WHAT IS REQUIRED:
Set down, word for word, everything in the H-1B lottery odds text below from "H-1B Lottery Odds" down to "level for weighting.".

H-1B Lottery Odds & Multiple Registration Strategy Tool
Estimate selection odds with the cap structure and rule set you actually care about
The H-1B registration season creates a practical planning question: given the number of registrations in the system, how likely is one beneficiary to be selected? This calculator estimates single-beneficiary odds under the general cap, adds the extra advanced-degree chance when relevant, and changes the model by season. FY 2025 and FY 2026 use beneficiary-centric random selection. FY 2027 and later use a wage-level-weighted educational model.
That distinction matters. Multiple employers for the same beneficiary do not multiply odds in the beneficiary-centric model. In the FY 2027+ weighted model, if same-beneficiary registrations list different equivalent wage levels, this page uses the lowest equivalent wage level for weighting.
The output is still an estimate, not a promise. USCIS selection mechanics, later rounds, denied petitions, duplicate screening, and other real-world factors can shift the exact outcome in a way no short calculator can perfectly predict. But a good estimate is still extremely useful. It lets you compare one season with another, explain why a master's registration generally has better odds than a non-master's registration, and see why extra employers used to matter more than they do under the newer beneficiary-based approach. Used that way, the calculator becomes a compact planning aid for beneficiaries, employers, recruiters, and anyone trying to interpret lottery headlines without building a spreadsheet from scratch.
What each input means in plain language
Total General-Cap Registrations is the broadest pool in the model. Enter the total number of eligible registrations competing for the regular 65,000 cap slots in the filing season you want to examine. Advanced-degree registrations belong inside this total because they are first considered in the general draw before any remaining advanced-degree registrants move to the extra 20,000 master's-cap draw. If you are using USCIS season data, this input is the big headline number most articles cite.
Total Advanced-Degree Registrations (subset of general) is the smaller group of registrations that qualify for the advanced-degree exemption. This number must logically be less than or equal to the general pool because it sits inside it. Think of this input as the part of the overall registration pool that gets a possible second chance. A higher master's pool can increase competition within that bonus round, while a lower master's pool means each remaining advanced-degree registration has a better shot at one of the 20,000 advanced-degree cap slots.
Number of Employers Filing for You is the strategy input. Under legacy modeling, the calculator treats those filings as multiple independent entries and uses a standard probability complement formula to estimate how much an additional filing could have raised the chance of being selected. Under FY 2025/FY 2026 beneficiary-centric modeling and FY 2027+ weighted modeling, that same input becomes a comparison device rather than a probability booster. You can still enter 2, 3, or 4 employers to illustrate the old effect, but the current-season result stays anchored to one beneficiary.

SOURCE DATA:
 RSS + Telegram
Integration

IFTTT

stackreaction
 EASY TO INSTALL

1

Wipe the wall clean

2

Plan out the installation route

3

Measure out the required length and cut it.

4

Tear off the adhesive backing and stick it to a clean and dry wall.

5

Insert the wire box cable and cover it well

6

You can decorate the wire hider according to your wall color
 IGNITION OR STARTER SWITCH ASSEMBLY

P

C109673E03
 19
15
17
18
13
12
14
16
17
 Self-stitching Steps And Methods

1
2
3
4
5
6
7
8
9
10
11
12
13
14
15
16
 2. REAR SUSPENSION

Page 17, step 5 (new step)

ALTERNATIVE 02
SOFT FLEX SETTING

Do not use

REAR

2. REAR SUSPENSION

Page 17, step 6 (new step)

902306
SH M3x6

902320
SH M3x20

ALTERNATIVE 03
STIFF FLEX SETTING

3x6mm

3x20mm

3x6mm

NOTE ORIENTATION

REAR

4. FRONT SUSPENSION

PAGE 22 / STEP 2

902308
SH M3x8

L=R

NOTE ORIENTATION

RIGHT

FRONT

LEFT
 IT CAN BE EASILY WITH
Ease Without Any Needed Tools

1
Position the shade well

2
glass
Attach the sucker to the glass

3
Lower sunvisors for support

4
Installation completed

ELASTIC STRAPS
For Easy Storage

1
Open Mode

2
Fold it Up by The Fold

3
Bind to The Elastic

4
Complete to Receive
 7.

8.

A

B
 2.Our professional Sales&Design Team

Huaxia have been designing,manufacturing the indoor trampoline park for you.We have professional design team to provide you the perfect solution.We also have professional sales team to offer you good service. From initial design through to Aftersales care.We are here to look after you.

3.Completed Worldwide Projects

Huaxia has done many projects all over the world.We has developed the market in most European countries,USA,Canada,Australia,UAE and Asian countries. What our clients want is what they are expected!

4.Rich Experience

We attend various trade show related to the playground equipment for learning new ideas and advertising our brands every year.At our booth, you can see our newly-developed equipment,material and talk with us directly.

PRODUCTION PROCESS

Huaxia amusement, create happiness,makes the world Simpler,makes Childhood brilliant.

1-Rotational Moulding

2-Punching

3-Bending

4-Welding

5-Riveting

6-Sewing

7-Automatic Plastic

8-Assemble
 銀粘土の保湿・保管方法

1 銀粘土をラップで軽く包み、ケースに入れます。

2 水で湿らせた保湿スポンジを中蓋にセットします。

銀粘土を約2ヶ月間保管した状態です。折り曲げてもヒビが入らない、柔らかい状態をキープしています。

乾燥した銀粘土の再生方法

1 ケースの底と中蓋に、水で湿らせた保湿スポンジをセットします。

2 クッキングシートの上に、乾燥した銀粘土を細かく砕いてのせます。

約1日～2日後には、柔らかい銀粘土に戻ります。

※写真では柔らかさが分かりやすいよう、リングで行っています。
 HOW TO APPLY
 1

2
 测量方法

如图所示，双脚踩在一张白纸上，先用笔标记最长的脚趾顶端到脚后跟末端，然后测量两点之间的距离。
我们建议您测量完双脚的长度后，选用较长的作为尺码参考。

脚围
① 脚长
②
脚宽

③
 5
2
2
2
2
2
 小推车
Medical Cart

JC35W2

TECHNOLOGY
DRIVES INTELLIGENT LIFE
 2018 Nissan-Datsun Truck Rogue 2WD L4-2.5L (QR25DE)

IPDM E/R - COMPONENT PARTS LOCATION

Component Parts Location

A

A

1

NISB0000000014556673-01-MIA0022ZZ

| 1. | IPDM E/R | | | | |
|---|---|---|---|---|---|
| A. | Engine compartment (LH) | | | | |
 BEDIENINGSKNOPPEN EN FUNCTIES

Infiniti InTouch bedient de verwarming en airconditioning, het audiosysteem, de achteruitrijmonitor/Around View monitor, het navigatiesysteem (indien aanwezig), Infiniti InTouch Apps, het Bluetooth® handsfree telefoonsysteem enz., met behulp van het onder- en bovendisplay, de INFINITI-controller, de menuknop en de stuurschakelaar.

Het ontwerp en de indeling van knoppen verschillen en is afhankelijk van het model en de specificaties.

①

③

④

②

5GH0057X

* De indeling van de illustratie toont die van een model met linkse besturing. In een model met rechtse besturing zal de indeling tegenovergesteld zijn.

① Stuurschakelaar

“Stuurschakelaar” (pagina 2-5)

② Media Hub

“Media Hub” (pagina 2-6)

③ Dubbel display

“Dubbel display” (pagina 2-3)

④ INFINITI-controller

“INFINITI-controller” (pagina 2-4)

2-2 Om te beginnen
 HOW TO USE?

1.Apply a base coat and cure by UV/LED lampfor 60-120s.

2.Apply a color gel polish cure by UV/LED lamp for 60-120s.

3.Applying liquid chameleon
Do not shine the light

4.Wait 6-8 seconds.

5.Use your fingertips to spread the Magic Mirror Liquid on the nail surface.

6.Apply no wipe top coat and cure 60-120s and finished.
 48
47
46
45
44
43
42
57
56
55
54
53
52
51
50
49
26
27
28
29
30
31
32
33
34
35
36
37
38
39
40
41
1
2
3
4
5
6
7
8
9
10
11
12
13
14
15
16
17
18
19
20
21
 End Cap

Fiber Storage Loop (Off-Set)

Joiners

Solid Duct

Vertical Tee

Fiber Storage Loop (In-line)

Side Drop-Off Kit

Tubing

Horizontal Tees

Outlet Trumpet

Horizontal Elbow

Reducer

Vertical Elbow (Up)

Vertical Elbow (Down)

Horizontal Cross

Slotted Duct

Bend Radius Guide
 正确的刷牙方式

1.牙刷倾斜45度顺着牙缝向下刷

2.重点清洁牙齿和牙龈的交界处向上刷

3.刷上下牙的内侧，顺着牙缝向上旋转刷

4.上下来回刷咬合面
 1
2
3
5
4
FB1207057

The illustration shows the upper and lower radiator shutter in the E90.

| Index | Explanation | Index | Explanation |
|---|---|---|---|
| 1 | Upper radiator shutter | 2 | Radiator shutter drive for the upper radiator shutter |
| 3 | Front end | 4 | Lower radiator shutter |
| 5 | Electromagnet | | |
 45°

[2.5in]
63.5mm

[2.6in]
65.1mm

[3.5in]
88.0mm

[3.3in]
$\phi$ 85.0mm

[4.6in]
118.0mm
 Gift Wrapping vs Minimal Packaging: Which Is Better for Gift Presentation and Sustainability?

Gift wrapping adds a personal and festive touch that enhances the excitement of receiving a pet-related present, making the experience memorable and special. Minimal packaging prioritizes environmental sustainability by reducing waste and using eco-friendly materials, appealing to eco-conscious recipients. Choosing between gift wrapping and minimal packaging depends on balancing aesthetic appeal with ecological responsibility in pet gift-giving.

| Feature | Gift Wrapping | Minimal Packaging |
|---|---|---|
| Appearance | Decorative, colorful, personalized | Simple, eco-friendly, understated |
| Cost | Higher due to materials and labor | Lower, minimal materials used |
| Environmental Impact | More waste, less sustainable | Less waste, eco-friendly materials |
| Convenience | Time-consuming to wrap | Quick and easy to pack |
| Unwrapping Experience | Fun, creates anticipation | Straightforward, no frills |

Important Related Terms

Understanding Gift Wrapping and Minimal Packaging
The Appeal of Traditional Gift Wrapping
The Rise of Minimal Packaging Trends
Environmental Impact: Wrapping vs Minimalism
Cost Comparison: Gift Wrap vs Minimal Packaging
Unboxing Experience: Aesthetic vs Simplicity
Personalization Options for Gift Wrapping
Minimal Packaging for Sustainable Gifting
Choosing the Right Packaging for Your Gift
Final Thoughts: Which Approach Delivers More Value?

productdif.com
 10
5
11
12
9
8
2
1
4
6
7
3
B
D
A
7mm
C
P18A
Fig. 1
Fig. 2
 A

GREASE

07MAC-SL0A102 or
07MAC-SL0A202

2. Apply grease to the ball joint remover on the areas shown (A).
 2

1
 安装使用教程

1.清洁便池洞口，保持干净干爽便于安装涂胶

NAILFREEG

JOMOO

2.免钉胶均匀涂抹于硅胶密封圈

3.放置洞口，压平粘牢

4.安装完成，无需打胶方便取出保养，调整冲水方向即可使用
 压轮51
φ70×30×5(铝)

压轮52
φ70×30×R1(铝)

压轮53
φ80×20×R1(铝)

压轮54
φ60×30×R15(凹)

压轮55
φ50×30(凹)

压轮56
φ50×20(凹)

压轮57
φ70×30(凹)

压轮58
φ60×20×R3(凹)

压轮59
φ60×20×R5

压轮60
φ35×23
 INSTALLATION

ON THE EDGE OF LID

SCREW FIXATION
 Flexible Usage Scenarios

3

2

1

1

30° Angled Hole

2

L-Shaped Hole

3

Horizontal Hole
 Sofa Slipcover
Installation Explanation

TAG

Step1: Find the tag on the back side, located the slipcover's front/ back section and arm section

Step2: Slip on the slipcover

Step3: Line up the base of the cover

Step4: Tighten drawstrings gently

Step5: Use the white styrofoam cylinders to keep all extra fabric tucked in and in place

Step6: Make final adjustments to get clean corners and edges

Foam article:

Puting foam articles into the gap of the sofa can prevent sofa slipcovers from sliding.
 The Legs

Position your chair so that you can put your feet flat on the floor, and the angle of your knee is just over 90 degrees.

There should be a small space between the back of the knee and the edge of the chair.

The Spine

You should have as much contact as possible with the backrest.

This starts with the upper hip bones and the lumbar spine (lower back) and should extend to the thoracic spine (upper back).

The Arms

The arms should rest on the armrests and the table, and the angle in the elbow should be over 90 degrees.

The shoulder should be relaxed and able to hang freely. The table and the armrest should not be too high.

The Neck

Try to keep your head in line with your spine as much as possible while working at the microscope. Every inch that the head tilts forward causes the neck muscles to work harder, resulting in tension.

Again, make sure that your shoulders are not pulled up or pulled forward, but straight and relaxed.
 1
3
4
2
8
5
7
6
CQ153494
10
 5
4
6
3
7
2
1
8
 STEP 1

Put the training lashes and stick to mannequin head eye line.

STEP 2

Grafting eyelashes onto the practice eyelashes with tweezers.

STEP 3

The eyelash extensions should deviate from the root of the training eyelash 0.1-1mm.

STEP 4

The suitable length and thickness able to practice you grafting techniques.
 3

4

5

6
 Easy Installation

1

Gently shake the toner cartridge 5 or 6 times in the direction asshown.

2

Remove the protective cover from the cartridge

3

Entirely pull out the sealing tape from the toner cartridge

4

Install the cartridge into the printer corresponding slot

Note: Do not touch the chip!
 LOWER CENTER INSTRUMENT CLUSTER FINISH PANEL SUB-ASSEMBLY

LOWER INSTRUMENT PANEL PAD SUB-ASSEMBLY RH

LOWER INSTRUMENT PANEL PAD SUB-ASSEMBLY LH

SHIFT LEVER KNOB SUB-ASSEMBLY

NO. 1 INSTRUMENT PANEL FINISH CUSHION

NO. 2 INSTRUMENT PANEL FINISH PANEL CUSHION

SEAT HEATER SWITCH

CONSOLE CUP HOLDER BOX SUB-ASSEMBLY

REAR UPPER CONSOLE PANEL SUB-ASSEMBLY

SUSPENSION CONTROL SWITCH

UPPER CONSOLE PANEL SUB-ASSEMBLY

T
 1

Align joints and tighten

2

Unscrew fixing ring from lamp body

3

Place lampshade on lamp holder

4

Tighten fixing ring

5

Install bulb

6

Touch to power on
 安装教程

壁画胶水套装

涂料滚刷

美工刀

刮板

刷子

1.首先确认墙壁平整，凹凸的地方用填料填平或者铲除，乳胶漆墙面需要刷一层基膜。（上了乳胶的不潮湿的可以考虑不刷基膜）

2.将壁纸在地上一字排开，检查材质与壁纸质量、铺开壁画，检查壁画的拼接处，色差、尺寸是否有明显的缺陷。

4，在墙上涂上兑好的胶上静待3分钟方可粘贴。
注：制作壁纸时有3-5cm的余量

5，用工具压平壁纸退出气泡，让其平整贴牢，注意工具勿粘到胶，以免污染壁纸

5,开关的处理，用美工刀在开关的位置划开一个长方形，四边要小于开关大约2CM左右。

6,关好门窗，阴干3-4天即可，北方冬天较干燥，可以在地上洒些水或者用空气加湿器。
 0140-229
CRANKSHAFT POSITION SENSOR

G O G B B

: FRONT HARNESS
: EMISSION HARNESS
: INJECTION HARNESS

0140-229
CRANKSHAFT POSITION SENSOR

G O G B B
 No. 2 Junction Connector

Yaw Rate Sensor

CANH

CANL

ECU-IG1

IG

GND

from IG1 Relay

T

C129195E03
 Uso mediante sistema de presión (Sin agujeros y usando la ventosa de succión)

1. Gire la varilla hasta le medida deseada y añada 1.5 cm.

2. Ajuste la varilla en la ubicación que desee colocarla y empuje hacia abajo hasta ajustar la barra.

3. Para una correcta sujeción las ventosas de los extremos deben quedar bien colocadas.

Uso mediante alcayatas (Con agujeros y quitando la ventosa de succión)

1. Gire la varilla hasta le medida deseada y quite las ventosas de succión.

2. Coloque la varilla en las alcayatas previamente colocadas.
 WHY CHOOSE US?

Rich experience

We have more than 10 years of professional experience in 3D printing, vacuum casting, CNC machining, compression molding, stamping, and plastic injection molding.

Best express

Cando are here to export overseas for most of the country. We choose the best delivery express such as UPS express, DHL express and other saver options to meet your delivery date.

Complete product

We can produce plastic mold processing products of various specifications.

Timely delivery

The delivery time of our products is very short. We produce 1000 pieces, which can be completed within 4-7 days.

ANSWER SPACE:
H-1B Lottery Odds & Multiple Registration Strategy Tool
Estimate selection odds with the cap structure and rule set you actually care about
The H-1B registration season creates a practical planning question: given the number of registrations in the system, how likely is one beneficiary to be selected? This calculator estimates single-beneficiary odds under the general cap, adds the extra advanced-degree chance when relevant, and changes the model by season. FY 2025 and FY 2026 use beneficiary-centric random selection. FY 2027 and later use a wage-level-weighted educational model.
That distinction matters. Multiple employers for the same beneficiary do not multiply odds in the beneficiary-centric model. In the FY 2027+ weighted model, if same-beneficiary registrations list different equivalent wage levels, this page uses the lowest equivalent wage level for weighting.